I was similarly seduced by the warm, soothing music of Cesária Évora, a divine singer from the Portuguese colony of Cape Verde, the island west of Africa that was an early stopover point for Portuguese sailors.

 

Each of these discoveries of Portugal’s colonial legacies leads me back to the mother country.

 

Return to the Source

So Portugal has been working its way up my bucket list and it’s getting very close to the top. At the same time it seems practically the whole world is having an awakening to Portugal. It has become a travel hot spot. It is frequently named now in travel publications as one of the ultra cool, elite destinations for the more clued in travelers. Portugal has taken its place at the leading edge of travel trends.

 

In recent years I’ve been hearing more and more about people discovering the beautifully preserved Old World charm of Lisbon, the capital city from which the great explorations sprung forth. And now the traveling public has moved beyond Lisbon north to the Douro River Valley and the wine region there.

 

This trend coincides with my own travel progression, so I have decided to catch onto this one and travel to Portugal.
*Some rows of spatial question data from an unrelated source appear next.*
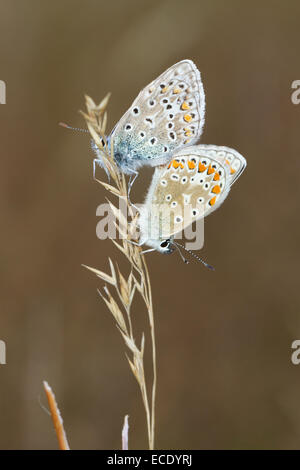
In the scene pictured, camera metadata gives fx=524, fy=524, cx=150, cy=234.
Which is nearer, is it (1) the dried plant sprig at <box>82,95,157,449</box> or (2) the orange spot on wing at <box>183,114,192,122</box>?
(1) the dried plant sprig at <box>82,95,157,449</box>

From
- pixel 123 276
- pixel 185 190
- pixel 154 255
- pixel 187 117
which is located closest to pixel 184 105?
pixel 187 117

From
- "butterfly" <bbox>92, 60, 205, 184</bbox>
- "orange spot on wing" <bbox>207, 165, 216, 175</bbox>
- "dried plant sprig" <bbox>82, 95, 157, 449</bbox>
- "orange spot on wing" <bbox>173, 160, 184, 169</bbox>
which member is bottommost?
"dried plant sprig" <bbox>82, 95, 157, 449</bbox>

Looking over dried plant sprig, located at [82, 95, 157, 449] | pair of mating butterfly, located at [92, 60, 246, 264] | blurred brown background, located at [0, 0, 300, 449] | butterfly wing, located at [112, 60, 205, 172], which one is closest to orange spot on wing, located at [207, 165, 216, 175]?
pair of mating butterfly, located at [92, 60, 246, 264]

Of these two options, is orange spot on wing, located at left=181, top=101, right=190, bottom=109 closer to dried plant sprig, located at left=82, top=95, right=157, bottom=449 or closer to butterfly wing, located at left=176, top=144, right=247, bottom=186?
butterfly wing, located at left=176, top=144, right=247, bottom=186

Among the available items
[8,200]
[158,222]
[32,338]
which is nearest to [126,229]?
[158,222]

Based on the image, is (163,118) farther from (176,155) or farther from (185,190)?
(185,190)

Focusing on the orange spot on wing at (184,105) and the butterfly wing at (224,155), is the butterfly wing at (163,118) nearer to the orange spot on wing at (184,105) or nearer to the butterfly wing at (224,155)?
the orange spot on wing at (184,105)
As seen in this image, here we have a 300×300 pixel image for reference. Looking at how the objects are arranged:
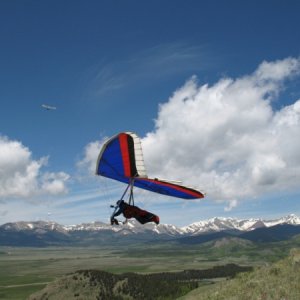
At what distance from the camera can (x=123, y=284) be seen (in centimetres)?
13400

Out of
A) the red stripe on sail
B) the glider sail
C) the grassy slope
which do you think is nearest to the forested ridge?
the grassy slope

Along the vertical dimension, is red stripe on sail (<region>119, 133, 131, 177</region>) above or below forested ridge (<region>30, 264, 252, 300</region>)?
above

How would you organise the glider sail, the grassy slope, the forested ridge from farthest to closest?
the forested ridge → the grassy slope → the glider sail

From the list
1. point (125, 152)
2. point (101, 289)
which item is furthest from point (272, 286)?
point (101, 289)

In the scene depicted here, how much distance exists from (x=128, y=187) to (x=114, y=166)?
5.89 ft

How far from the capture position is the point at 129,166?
985 inches

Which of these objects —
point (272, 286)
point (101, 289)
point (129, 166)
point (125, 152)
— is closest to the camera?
point (125, 152)

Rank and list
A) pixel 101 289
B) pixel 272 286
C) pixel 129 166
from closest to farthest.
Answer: pixel 129 166 → pixel 272 286 → pixel 101 289

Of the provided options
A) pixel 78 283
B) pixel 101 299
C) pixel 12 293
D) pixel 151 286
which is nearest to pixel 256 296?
pixel 101 299

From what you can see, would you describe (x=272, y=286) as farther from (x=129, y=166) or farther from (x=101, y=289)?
(x=101, y=289)

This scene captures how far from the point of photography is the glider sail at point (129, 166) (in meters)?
23.9

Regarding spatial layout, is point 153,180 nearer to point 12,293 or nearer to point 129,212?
point 129,212

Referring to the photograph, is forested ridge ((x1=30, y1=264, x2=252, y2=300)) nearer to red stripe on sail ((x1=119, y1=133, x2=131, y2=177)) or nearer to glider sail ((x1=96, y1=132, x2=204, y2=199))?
glider sail ((x1=96, y1=132, x2=204, y2=199))

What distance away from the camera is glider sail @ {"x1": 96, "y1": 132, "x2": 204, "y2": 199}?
78.4 feet
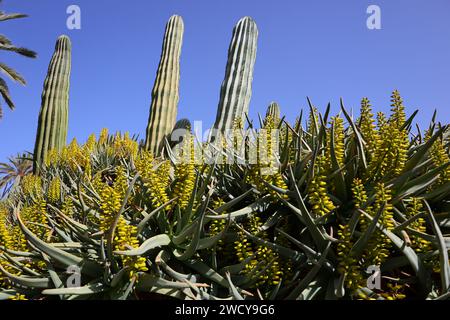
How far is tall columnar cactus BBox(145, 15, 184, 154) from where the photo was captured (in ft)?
23.0

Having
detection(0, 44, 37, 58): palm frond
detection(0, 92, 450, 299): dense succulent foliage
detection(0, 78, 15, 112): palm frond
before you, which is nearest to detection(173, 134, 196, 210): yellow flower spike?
detection(0, 92, 450, 299): dense succulent foliage

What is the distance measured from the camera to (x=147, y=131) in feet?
23.4

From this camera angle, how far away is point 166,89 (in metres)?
7.35

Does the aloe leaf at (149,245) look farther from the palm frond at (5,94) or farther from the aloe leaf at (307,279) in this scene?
the palm frond at (5,94)

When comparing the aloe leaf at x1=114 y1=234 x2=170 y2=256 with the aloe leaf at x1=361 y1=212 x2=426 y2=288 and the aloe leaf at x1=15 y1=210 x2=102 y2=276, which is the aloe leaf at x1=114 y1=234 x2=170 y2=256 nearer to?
the aloe leaf at x1=15 y1=210 x2=102 y2=276

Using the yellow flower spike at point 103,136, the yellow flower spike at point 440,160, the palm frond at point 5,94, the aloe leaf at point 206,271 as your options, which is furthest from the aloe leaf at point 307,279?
the palm frond at point 5,94

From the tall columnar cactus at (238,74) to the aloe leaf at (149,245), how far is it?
4.26m

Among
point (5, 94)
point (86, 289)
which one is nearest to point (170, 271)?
point (86, 289)

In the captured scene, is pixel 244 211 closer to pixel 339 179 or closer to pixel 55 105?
pixel 339 179

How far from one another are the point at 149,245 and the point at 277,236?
50 centimetres

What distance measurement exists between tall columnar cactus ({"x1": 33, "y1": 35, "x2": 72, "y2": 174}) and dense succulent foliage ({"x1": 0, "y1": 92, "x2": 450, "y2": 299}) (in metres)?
6.34

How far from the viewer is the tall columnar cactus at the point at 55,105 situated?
24.9 ft

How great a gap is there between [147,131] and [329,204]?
6.06 m
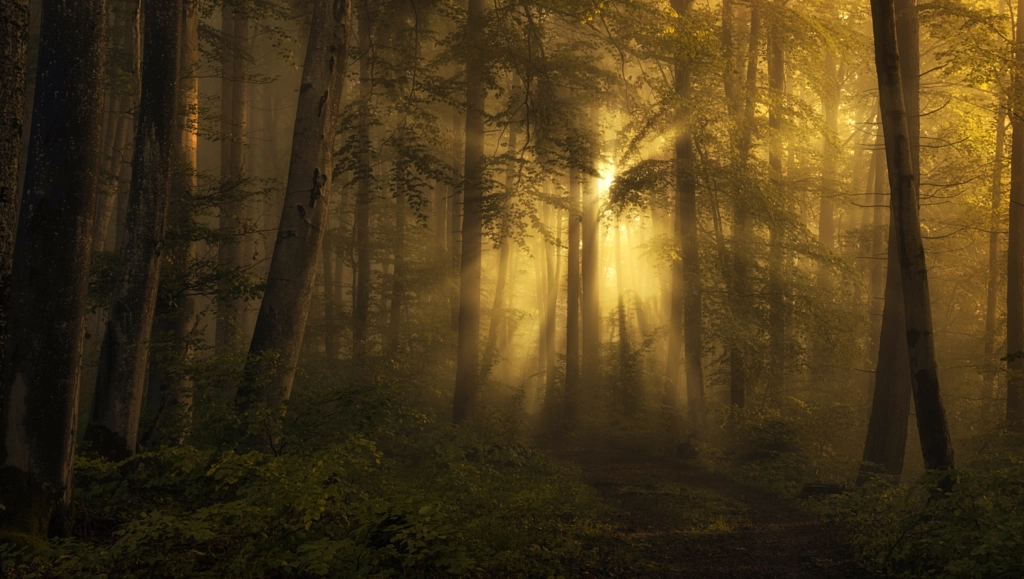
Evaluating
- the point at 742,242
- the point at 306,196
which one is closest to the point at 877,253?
the point at 742,242

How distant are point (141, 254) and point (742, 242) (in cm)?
1370

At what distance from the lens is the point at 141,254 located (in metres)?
8.37

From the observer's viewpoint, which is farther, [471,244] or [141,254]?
[471,244]

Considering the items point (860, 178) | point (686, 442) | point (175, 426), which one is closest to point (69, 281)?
point (175, 426)

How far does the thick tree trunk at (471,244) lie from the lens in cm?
1605

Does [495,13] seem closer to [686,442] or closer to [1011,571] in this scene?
[686,442]

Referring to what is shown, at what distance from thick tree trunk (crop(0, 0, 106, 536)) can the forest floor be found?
506 centimetres

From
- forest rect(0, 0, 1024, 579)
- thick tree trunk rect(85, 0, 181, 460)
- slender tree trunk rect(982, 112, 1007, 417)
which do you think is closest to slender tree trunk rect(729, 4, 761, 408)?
forest rect(0, 0, 1024, 579)

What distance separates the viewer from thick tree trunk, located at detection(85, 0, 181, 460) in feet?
26.7

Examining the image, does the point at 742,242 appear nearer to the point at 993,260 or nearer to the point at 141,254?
the point at 993,260

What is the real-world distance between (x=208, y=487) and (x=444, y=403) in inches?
522

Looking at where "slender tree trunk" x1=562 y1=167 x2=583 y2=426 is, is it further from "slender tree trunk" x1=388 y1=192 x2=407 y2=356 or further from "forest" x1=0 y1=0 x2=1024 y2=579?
"slender tree trunk" x1=388 y1=192 x2=407 y2=356

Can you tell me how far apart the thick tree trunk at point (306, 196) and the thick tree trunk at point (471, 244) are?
627 cm

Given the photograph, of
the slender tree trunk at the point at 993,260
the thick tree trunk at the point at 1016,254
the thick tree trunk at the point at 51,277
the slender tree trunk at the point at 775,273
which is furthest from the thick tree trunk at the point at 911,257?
the thick tree trunk at the point at 51,277
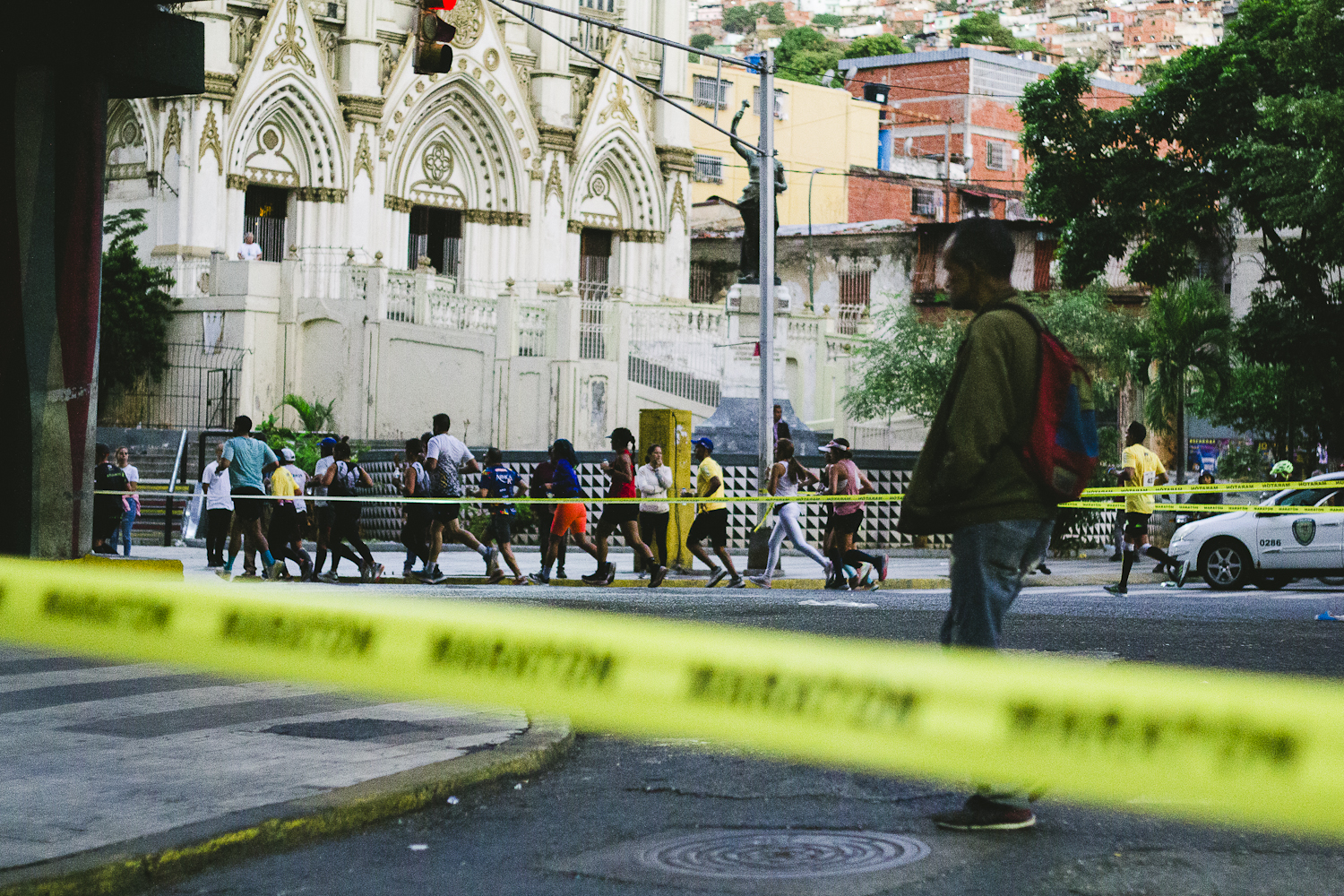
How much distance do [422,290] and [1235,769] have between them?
31.4 m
I will experience Lisbon. That’s Portugal 1.0. And then I plan to head north to the city of Porto, where the Douro River dumps into the Atlantic, and inland to the wine region in the Douro Valley.

 

The Douro River Valley is said to have been the world’s first demarcated wine district. It’s the home of Port wine, which became the first internationally branded wine in the 1750s when the the Marquis of Pombal set up the world’s first system of control of origin. Through his regulation of the cultivation of wine he created a guarantee of quality of Douro wine and that was the foundation its wine industry, still thriving today.

 

In pictures of the Douro wine region you see the sheer physical beauty of its exquisitely manicured terraces. Vintners have terraced the mountainsides for centuries to create horizontal surfaces for growing grapes. The rolling landscape presents a beautiful combination of natural beauty and human cultivation.

 

Now my reasons to visit Portugal have reached critical mass and it’s time to take action and fill in that large missing piece of my travel history.

 

Though I already have a flood of associations about Portugal, I realize that what I know is far less than what I don’t know. And I relish the opportunity to fill in the space between those sketchy details and blast away my misconceptions.

 

I can hardly wait to go to Portugal and finally get a taste of the real thing. I’ll report back to you with my findings.

 

Your humble reporter,

A. Colin Treadwell

 

Достаточно просто перейти по ссылке, и оформить любой совершенно займ за 15 минут.
Или ещё один тренд 2020 года, займы без отказа наличными или на карту, отлично себя показал на рынке.
Срочный займ без залога и поручителей вы можете получить на сайте credit-n.ru круглосуточно, в режиме онлайн.
Основная рекомендация – получайте займ до 10 000 рублей только на своё банковскую карту и онлайн, это выгодно.

Leave a Reply

Your email address will not be published.